Its importance grew again in the 19th century, when Count István Széchenyi established the Óbuda Shipyard. The first ship built there, the Árpád-steamboat, was launched in 1836. It became the first industrial scale steamship building company in the Habsburg Empire. Roman perimeter walls were first found in 1836, when the Otter Bay dredges deepened the shipyard.

Twenty-eight hectares (69 acres) of the island's area were occupied by the shipyard. The remainder of the island was converted to agricultural use. For a long time, access to the island was by ferry only. The first permanent bridge was built in 1858 after a pedestrian bridge had been constructed.

===20th century===
Around the 1900s Hajógyári was called the "Big Island". It got the nickname Shipyard Island because it was once the southern end of the Óbuda Shipyard. Industrial activity in these buildings ended and moved to different companies. The island's port is operated by the Yacht Club of Hungary. The former shipyard area was found at Hadrian's Aquincum of the Roman governor's palace, which was uncovered and presented to wait.
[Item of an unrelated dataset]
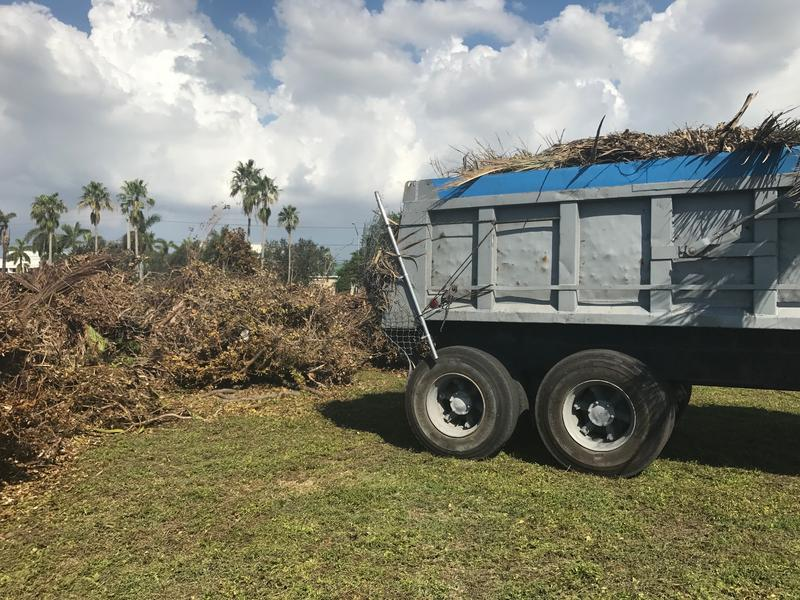 300 million cubic yards of debris are expected to hauled away in Miami-Dade county alone after Hurricane Irma.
Carrot farms were still there as late as 1960. In 1967, the current reinforced concrete bridge was built. In 1973, for the centennial of the Óbuda-Pest-Buda union, "May the 9th Park" was created, requiring the use of 18,000 m3 of soil. The park contained many playgrounds, which were burned down in 1999 and replaced in 2004. The six tennis courts are currently in a state of disrepair.

== Present ==
The island hosts the annual Sziget Festival, which has helped the island to achieve international fame. After the fall of the Communist government, there were no longer any organized camps for musicians to meet up and play; hence a music festival was proposed as a way to bridge this gap. The festival was started in 1993, originally called Diáksziget (Students' Island) and was organized by Károly Gerenday and Péter Müller Sziámi, enthusiastic music fans, in their spare time. It ran well over budget, and its losses were not repaid until 1997. From 1996 to 2001 it was sponsored by Pepsi and renamed Pepsi Sziget. It has been called Sziget Fesztivál ("island festival") since 2002.

== Construction project ==

Construction of a massive Ft 400 billion (€1.5 billion) hotel and recreation complex on the island was planned for completion in 2012. The complex was supposed to feature a conference center capable of hosting 3,500 people; three five-star hotels and four apartment hotels; a spacious, American-style casino offering many different kinds of games; and an entertainment complex, including a swimming pool. Ultimately the project failed in 2013, and the Hungarian government repurchased the land.